Likewise, it slows down the rate at which other nutrients are digested, including carbs, so they're not as likely to raise your blood sugar. Some foods rich in soluble fiber also help feed good bacteria in your gut.

• Insoluble fiber, found in foods like dark green leafy vegetables, green beans, celery and carrots, does not dissolve and stays basically intact as it moves through your colon. By adding bulk to your stool, it helps food to move through your digestive tract more quickly for healthy elimination.

Insoluble fiber is also sometimes called roughage, a term that, to a degree, describes its function. As it moves through your colon, it helps move along food particles that may tend to adhere to the sides. Food that remains stuck to your colon may cause bloating, pain and constipation, as well as other problems.

• Digestive-resistant starch. To this we may also add digestive-resistant starches, found in chilled, cooked potatoes,9 seeds, tapioca starch and unripe tropical fruits such as banana, papaya and mango. These naturally occurring resistant starches are basically low-viscous dietary fibers. Like insoluble fiber, digestive-resistant starch is not broken down as it travels through your digestive tract and therefore adds bulk to your stool. They’re also powerful prebiotics.

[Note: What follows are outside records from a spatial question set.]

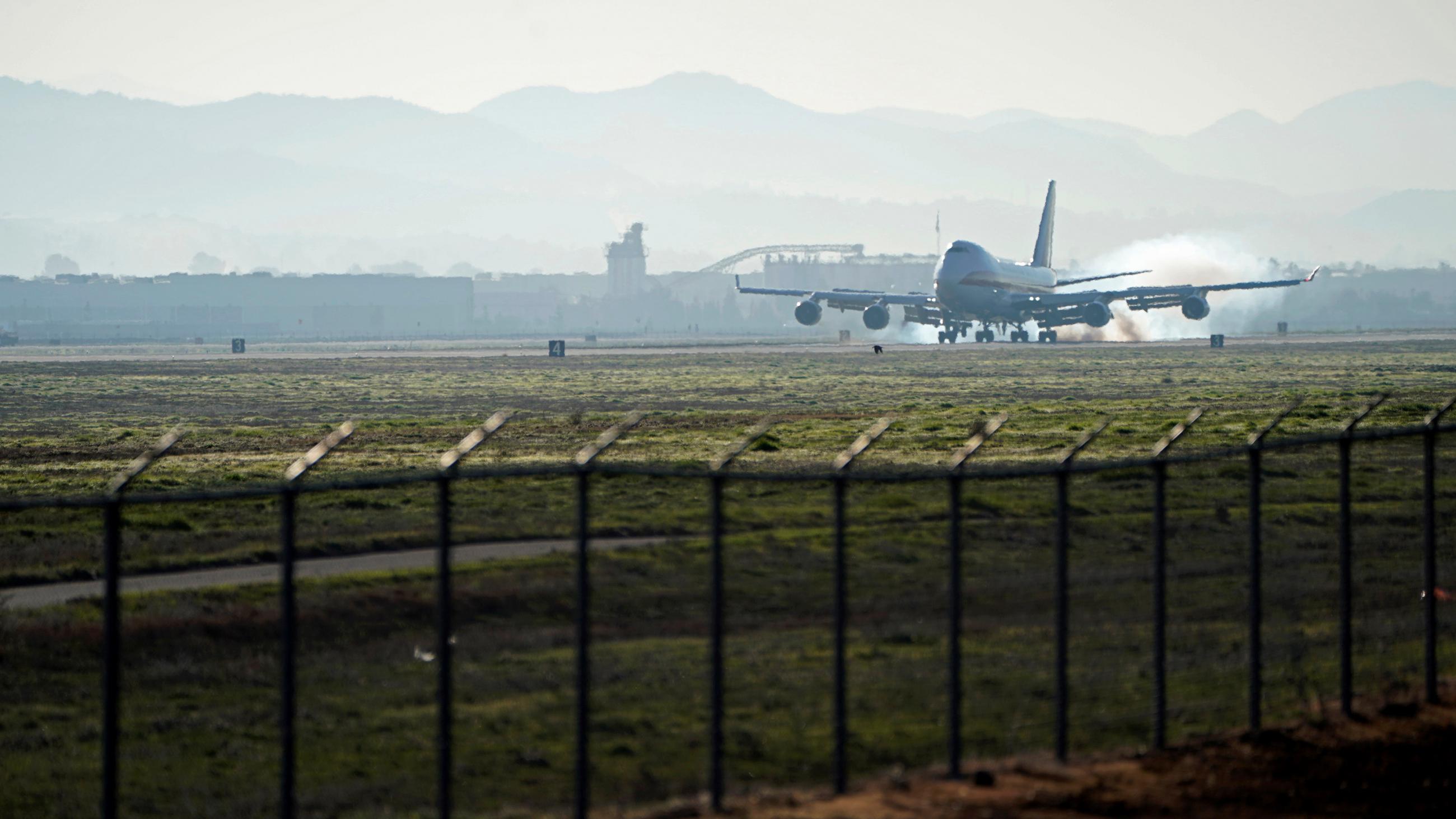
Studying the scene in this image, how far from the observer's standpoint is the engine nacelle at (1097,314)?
362ft

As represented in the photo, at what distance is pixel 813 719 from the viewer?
1459 cm

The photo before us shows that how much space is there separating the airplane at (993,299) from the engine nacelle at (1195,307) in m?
0.05

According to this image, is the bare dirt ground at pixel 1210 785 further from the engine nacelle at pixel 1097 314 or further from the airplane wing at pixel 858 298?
the engine nacelle at pixel 1097 314

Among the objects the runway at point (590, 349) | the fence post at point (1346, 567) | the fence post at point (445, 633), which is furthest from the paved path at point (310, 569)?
the runway at point (590, 349)

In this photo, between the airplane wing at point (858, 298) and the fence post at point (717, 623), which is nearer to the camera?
the fence post at point (717, 623)

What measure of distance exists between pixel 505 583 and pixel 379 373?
81852 mm

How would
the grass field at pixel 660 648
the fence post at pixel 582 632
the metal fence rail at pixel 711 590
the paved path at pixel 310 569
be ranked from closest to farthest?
the metal fence rail at pixel 711 590, the fence post at pixel 582 632, the grass field at pixel 660 648, the paved path at pixel 310 569

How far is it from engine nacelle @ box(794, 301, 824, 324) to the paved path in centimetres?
8654

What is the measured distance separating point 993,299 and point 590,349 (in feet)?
120

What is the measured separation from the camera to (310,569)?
19.8 meters

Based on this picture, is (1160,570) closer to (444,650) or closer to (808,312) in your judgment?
(444,650)

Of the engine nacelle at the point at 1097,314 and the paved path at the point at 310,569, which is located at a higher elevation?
the engine nacelle at the point at 1097,314

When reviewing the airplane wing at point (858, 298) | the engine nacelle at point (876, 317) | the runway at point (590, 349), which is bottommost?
the runway at point (590, 349)

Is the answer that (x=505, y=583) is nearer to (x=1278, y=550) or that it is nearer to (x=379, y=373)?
(x=1278, y=550)
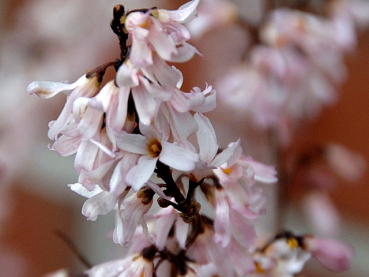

By slowly fermenting in your large intestine, they feed gut bacteria that support optimal health. Best of all, they don't spike your blood sugar the way the completely ripened fruit would do, so they're also much more likely to improve insulin regulation.10,11

Why Add More Fiber to Your Diet?

Dietary fiber basically slows down your digestion and fills up space in your stomach and intestines, both of which will help manage your portion sizes and help you feel fuller longer. But that’s hardly the sole reason to eat more fiber. More importantly, all three types of fiber help nourish a healthy gut microbiome and serve to decrease your risk of several health-compromising conditions, including heart disease and diabetes, along with a number of gut-related health problems.

One study showed that for every 10 grams of fiber you add to your overall fiber intake, you lower your risk for all-cause mortality by 10 percent.12 Another study13 published in 2014 produced similar results. Here, every 10-gram increase of fiber intake was associated with a 15 percent lower risk of mortality, and those who ate the most fiber had a 25 percent reduced risk of dying from any cause within the next nine years compared to those whose fiber intake was lacking.

A report14 funded by the Council for Responsible Nutrition Foundation found that were U.S. adults over the age of 55 with heart disease to take psyllium dietary fiber daily, it could save nearly $4.4 billion a year. These cost savings are largely related to an 11.5 percent reduction in coronary heart disease-related medical events.

Researchers have also found that low-fiber diets can have generational effects by passing on an impoverished gut flora to your children. The study15,16 in question found that low-fiber diets cause “waves of extinction” in the gut of mice, and that this altered gut flora gets passed on to offspring. As much as 60 percent of the microbe species suffered severe decline in the low-fiber group.

In some cases, their numbers remained low even after the mice were again given high-fiber meals, suggesting it can be quite difficult to repopulate certain gut bacteria once they’ve been severely diminished. Each successive generation of offspring in the low-fiber group also ended up with less diversity than their parents, suggesting the problem is compounded over generations.